Let Sleeping Dogs Lie Files: Tiger and His Stanford Regret

During Tiger's rebranding/Foundation 20th media tour, he understandably didn't have much to talk about given the state of his game. This unfortunately led to the strange comment of only having one regret: leaving Stanford with two years of eligibility remaining.

This opened the door for this analysis of the many reasons Woods had no choice but to flee Stanford. From GolfDigest.com's John Strege, who closely covered Tiger's junior and college career and said the comments "ring hollow".

1. The NCAA’s influence. It began when he was a high school sophomore and had accepted an offer of an honorary membership at Big Canyon Country Club in Newport Beach. The NCAA was concerned that Woods might be jeopardizing his college eligibility. The NCAA eventually ruled that that there was not a rules violation.

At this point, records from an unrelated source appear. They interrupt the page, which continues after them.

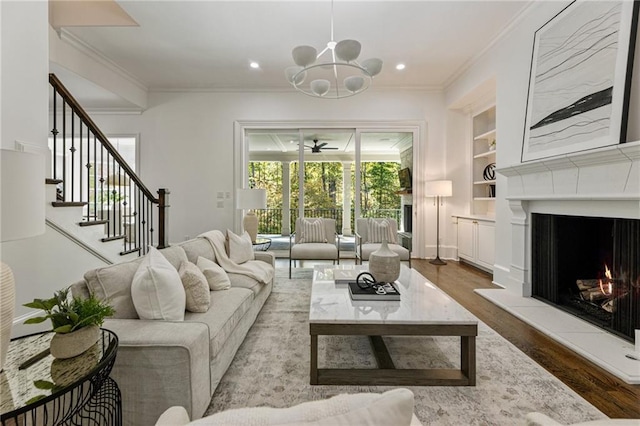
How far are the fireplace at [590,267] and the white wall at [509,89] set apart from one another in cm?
55

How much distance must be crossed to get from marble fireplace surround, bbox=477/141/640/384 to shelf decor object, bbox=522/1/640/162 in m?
0.18

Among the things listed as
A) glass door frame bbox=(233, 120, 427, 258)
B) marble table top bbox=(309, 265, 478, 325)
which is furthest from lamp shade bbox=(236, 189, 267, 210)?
marble table top bbox=(309, 265, 478, 325)

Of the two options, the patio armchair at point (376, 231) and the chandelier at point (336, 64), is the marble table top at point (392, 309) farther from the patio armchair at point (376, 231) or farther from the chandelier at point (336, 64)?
the patio armchair at point (376, 231)

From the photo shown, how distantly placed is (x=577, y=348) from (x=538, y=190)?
1567 mm

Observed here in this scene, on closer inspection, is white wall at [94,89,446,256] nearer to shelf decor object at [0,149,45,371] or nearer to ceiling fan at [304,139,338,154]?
ceiling fan at [304,139,338,154]

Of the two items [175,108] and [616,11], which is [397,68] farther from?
[175,108]

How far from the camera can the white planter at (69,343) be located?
1089 mm

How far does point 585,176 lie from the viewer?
252cm

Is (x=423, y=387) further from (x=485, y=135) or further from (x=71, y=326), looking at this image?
(x=485, y=135)

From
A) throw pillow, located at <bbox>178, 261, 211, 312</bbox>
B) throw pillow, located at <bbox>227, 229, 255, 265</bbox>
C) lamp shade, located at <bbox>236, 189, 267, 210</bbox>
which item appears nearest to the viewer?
throw pillow, located at <bbox>178, 261, 211, 312</bbox>

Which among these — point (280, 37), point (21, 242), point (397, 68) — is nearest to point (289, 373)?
point (21, 242)

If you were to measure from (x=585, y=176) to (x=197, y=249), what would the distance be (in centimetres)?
340

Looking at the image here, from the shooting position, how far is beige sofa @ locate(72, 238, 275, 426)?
1.33 meters

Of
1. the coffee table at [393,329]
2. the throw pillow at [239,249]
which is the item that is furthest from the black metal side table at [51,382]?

Once Woods started at Stanford, several NCAA conflicts or potential conflicts arose, among them: Writing diaries for magazines from his first Masters appearance, warranting a one-day suspension; using, in the same Masters, balls and equipment not provided by the university in potential violation of rules. “If you look at this situation objectively,” his father Earl said, “this is the perfect opportunity for Tiger to say, ‘kiss my yin, yang’ and leave school.”

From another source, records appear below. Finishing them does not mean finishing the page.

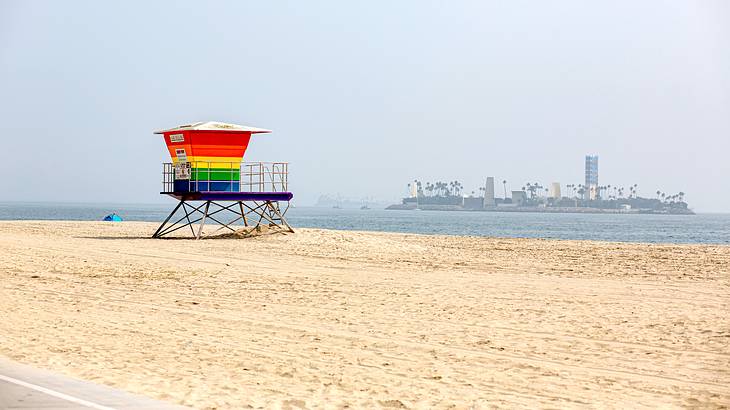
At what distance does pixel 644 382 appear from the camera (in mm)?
8242

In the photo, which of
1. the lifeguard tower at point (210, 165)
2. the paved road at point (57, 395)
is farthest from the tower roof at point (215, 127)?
the paved road at point (57, 395)

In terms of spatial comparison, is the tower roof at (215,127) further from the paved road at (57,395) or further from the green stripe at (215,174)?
the paved road at (57,395)

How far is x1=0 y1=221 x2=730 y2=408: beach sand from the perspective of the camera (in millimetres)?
7875

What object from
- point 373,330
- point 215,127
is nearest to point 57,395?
point 373,330

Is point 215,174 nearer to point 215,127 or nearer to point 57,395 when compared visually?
point 215,127

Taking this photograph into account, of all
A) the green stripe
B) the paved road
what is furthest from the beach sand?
the green stripe

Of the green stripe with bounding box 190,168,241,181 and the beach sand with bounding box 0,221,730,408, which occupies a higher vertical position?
the green stripe with bounding box 190,168,241,181

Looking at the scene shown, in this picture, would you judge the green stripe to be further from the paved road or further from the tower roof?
the paved road

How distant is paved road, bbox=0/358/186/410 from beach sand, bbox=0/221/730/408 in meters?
0.27

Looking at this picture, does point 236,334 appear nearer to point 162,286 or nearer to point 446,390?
point 446,390

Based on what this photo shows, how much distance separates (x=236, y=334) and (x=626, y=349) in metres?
4.84

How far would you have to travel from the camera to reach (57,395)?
7195mm

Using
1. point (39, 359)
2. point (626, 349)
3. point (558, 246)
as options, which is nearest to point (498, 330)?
point (626, 349)

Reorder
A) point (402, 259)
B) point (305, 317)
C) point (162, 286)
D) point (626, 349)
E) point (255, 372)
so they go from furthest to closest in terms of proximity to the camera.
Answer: point (402, 259)
point (162, 286)
point (305, 317)
point (626, 349)
point (255, 372)
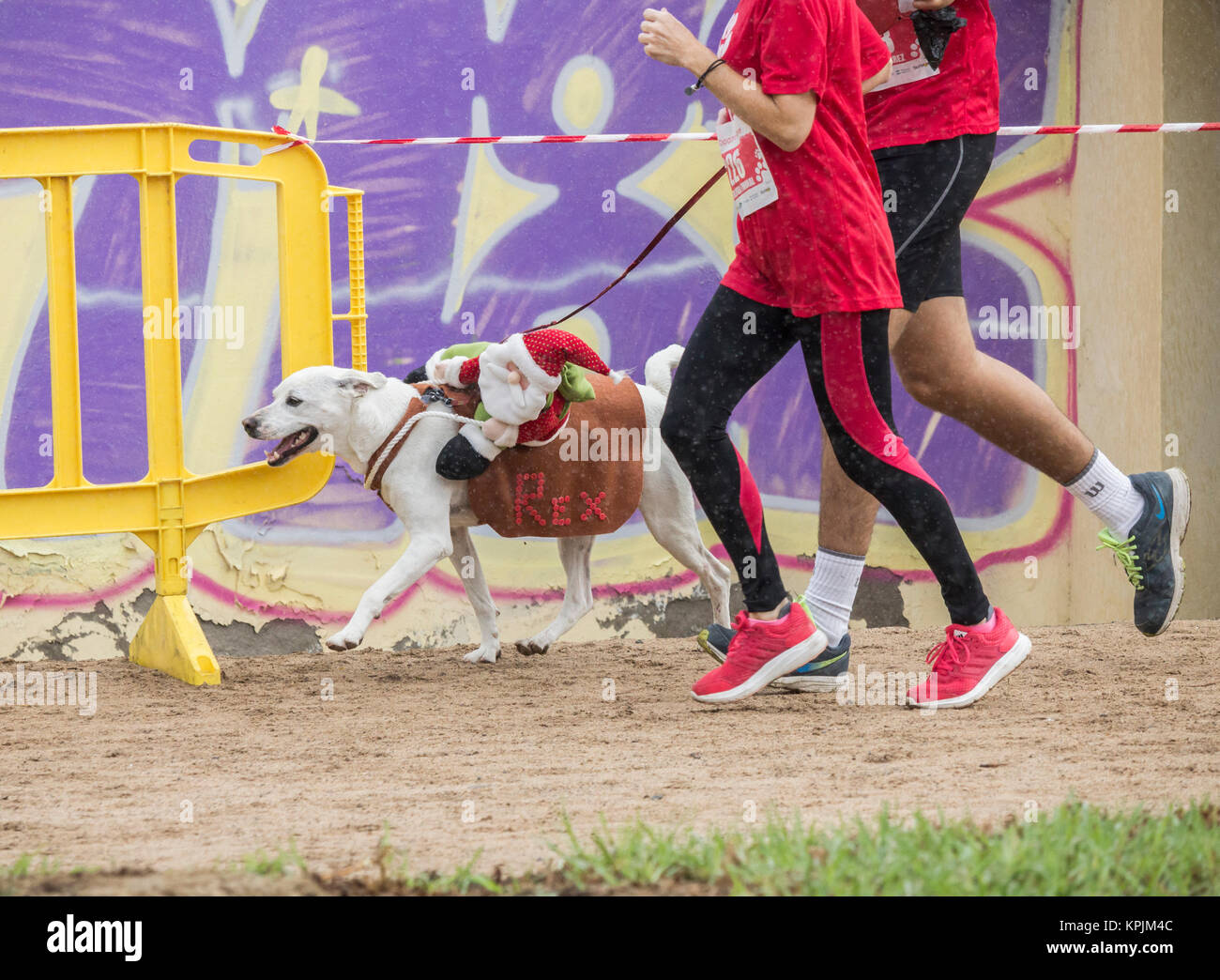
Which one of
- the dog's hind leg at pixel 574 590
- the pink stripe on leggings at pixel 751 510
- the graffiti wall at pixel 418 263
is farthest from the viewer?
the graffiti wall at pixel 418 263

Woods also was suspended briefly for having lunch with Arnold Palmer at the Silverado Resort and allowing Palmer to pay for it. “I don’t need this. It’s annoying,” he said.

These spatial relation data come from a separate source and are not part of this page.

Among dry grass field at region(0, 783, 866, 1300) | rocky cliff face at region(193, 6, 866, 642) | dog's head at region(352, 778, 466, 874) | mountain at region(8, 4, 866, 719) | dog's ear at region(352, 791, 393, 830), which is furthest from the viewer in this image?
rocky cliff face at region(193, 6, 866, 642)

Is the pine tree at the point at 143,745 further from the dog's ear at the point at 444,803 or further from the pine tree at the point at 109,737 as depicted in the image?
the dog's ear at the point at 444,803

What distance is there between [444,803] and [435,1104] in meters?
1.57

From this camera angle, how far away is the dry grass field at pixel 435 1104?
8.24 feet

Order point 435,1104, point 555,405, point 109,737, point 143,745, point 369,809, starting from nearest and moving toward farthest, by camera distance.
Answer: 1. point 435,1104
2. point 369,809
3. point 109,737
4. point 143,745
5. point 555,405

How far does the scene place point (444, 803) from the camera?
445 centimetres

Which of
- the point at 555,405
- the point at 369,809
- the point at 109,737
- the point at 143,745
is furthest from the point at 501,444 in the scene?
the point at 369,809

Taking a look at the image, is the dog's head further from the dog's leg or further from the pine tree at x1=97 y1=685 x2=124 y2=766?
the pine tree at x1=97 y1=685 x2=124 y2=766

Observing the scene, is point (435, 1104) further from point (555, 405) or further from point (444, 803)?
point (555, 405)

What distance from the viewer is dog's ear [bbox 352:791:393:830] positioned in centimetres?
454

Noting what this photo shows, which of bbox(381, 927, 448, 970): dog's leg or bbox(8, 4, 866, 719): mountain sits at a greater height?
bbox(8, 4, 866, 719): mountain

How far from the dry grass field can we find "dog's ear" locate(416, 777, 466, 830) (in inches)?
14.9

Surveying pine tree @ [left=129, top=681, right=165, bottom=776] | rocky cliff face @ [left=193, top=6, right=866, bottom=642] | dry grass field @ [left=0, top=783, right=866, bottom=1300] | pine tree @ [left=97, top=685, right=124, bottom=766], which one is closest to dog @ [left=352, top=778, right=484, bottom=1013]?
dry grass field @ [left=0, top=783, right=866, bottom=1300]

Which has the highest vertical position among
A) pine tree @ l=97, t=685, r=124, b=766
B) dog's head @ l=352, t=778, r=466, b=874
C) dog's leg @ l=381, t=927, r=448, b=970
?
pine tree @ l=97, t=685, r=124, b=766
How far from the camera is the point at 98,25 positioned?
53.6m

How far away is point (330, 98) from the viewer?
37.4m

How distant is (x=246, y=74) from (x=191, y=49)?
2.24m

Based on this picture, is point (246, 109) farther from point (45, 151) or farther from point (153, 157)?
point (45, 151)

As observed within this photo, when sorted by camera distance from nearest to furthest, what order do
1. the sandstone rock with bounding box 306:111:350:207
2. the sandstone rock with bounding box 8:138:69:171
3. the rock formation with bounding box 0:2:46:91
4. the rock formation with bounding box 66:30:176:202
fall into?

Tiger was also mugged by someone who knew his name, reason enough for most of us to get out of Palo Alto!

The SI/golf.com gang kicked the topic around in this week's Tour Confidential and if you can handle the constantly wiggling web page, the discussion is interesting. From Gary Van Sickle:

VAN SICKLE: Tiger isn't delusional, he's utterly competitive. What's delusional is that he regrets leaving Stanford, where he was mugged at knifepoint on campus by someone who knew his name, and that he could've possibly remained eligible for NCAA or amateur golf after his first two years and all that went on. Other than that, it was close to the vest and, to be honest, kind of a snooze despite Rose's best efforts.